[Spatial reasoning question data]

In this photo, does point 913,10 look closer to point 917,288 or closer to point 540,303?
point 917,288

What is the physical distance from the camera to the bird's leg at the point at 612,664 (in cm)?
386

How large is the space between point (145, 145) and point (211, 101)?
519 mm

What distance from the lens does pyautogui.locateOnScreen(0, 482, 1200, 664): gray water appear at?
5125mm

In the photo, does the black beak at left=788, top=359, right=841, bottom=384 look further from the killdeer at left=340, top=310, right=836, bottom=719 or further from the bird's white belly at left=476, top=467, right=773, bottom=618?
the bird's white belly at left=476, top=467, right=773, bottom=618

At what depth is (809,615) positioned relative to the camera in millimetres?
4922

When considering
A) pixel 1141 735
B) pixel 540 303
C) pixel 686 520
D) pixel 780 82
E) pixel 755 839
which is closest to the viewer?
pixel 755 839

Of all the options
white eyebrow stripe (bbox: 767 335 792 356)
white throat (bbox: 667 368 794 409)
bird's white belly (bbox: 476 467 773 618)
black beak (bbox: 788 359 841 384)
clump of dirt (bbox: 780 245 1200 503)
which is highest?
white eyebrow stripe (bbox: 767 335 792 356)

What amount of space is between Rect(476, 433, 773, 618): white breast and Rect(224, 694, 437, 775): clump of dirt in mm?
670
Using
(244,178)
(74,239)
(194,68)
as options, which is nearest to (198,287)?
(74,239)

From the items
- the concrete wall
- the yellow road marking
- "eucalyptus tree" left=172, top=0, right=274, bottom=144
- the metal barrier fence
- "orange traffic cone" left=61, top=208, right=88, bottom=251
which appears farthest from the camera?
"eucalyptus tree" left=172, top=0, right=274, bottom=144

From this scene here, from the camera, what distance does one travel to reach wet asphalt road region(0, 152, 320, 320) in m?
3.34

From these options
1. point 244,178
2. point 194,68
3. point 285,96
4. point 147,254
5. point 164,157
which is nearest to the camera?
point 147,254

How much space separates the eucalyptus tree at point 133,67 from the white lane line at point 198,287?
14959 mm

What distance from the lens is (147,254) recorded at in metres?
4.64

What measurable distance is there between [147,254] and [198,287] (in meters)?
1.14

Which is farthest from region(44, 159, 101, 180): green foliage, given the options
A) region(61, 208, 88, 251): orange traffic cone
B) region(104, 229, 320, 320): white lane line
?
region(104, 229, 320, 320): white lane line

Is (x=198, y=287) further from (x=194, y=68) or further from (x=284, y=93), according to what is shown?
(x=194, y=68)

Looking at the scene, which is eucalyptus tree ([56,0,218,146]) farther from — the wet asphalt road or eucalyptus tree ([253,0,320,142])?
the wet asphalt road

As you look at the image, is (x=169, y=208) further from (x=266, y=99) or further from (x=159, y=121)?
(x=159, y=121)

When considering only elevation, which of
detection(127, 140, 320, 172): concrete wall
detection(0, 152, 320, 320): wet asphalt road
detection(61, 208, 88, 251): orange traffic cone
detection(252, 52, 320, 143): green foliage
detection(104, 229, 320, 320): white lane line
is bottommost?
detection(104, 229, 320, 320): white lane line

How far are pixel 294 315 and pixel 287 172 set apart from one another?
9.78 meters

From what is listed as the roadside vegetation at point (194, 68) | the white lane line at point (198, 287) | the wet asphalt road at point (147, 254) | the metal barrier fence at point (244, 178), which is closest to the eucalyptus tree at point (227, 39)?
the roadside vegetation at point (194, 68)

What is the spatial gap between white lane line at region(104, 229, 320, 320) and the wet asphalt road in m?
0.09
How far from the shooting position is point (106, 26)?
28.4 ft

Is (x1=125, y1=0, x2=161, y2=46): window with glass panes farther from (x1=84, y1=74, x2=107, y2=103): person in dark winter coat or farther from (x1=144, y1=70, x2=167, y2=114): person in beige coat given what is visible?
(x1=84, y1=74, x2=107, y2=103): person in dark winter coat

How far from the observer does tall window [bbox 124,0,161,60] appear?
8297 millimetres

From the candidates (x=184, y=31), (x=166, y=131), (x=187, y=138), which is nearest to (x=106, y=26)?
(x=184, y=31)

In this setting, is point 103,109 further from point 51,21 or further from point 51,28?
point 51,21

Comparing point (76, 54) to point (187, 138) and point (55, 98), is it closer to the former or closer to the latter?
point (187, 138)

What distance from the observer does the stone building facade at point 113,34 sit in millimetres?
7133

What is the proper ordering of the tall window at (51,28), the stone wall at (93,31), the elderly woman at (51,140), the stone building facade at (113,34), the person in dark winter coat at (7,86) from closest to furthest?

REQUIREMENT: Render every line from the one containing "What distance from the observer" through the end of the rows as a Markdown table with the columns n and Line, omitting blank lines.

RESULT FOR THIS TASK:
| n | Line |
|---|---|
| 1 | What distance from the observer does the stone building facade at point 113,34 sit in millimetres? |
| 2 | 7133 |
| 3 | What is the proper ordering of the tall window at (51,28), the stone wall at (93,31), the elderly woman at (51,140), the stone building facade at (113,34), the person in dark winter coat at (7,86) from closest to furthest? |